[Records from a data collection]
'''

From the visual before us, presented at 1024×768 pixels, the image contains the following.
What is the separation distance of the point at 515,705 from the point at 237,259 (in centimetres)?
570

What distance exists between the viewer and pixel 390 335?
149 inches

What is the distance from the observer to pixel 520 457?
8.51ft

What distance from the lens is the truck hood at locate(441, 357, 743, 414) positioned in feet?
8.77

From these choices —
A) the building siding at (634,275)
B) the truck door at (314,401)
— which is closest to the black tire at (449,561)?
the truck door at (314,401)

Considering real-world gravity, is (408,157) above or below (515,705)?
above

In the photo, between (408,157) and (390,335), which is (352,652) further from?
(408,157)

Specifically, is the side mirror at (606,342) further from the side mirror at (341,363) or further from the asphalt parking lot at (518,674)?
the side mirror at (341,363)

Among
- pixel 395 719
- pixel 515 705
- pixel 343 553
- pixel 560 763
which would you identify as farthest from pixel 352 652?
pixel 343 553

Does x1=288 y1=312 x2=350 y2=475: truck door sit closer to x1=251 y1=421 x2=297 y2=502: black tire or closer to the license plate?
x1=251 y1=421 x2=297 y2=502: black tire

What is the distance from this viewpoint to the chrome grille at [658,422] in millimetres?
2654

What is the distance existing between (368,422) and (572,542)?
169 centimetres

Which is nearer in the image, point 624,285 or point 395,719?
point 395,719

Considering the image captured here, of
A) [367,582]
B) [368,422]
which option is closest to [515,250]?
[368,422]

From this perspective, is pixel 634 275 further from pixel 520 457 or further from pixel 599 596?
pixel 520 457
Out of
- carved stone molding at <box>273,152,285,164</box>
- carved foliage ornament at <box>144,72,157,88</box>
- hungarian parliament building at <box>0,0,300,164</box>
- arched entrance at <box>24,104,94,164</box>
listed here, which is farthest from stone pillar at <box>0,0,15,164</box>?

'''

● Exercise aim
Extract every line in the data above that contains the string "centimetres". Treat the match as case-sensitive.

● The reply
What is the separation distance of the point at 515,705 from the point at 237,259 (in centimetres)?
169 centimetres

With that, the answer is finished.